Current Status And Limits

Implemented

  • Combined .lf specification parsing.
  • Legacy split .l plus .y parsing for curated UCDT-derived regression fixtures.
  • Regex parsing, character-class partitioning, NFA-to-DFA construction, and DFA minimization.
  • LR(0), SLR, LALR(1), IELR(1), and canonical LR(1) parser-table construction with conflict reporting.
  • CLI commands: version, validate, inspect, and generate.
  • Optional CLI verbosity for validation, generation, automata decisions, and parser-table traces.
  • Named RHS labels, target-specific semantic type declarations, generated typed reducer contexts/adapters, and reducer coverage validation.
  • Deterministic langforge.actions.json, langforge.manifest.json, and langforge.tables.json files.
  • Example parity gates comparing grammar shape and action-manifest contracts across Go, C#, C, and C++.
  • Generated Go, C#, C, and C++ scanner/parser backends with UTF-8 checking, reducer hooks, semantic action IDs/enums, and token-source parsing.
  • Validation for empty-matching lexer rules, token/nonterminal name collisions, parser conflicts, invalid Unicode scalar ranges, and unsupported scanner settings.
  • Grammar-directed parser recovery with expected-token diagnostics and cross-target recovery APIs.
  • Language-grouped examples and copyable templates for Go, C#, C, and C++.

Planned

  • Additional source encodings beyond checked UTF-8.
  • More debug tracing and developer-facing automata explanations.
  • Optional AST helper generation.
  • Additional parity checks and reusable templates as the examples mature.

Compatibility Notes

  • LALR(1) is the default parser algorithm. SLR, IELR(1), and canonical LR(1) can be selected with %type slr, %type ielr, or %type canonical.
  • Scanners default to checked UTF-8 and sparse Unicode scalar ranges for the in-process engine plus generated Go, C#, C, and C++ output. See Scanner encoding architecture.
  • Pull-based token sources are the preferred production API. Older collection APIs such as Tokenize, All, Parse(tokens, ...), and target equivalents remain supported for tests, debugging, token reports, and simple examples.
  • Specs can use reducer callbacks with generated action IDs/enums across all targets. Go also has an advanced inline action mode for projects that need target-tagged semantic imports.

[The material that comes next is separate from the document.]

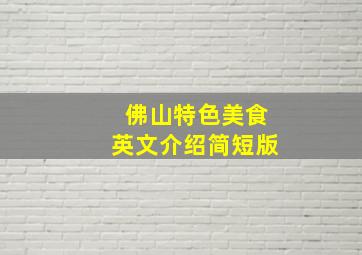 佛山特色美食英文介绍简短版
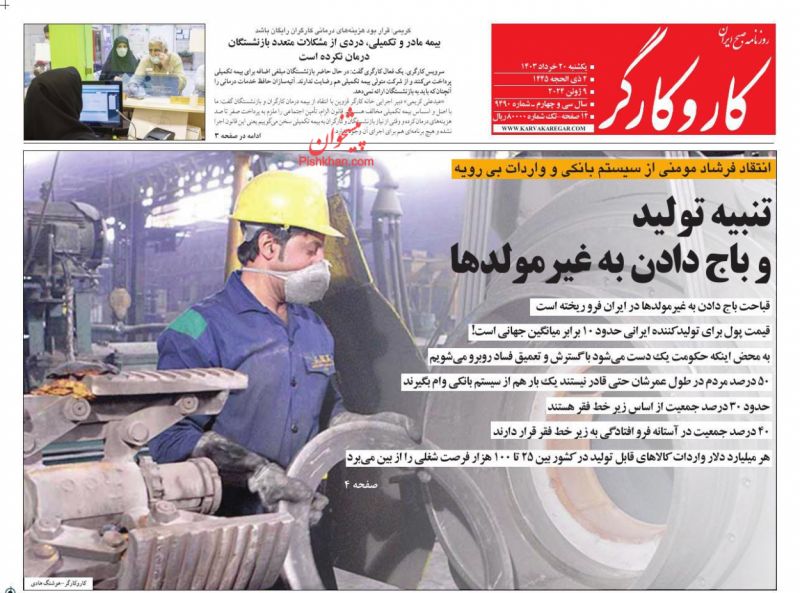 عناوین اخبار روزنامه کار و کارگر در روز یکشنبه‌ ۲۰ خرداد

Background / UCDT Inspiration

LangForge was inspired by the older Pascal UCDT project. UCDT is useful historical context and influenced the starting point, but LangForge is not trying to preserve DOS-era compatibility. The current design uses a target-neutral core, modern generated APIs, typed reducers, cross-target examples, and public documentation intended to work as compiler-learning material.

Agent Skills

Reusable Codex skills for LangForge live under skills:

  • langforge-spec-authoring for .lf and legacy .l/.y grammar work.
  • langforge-example-runner for generated example projects and demo runs.
  • langforge-project-steward for reviews, hardening, and project-memory updates when private notes are present.

License

LangForge is released under the MIT License.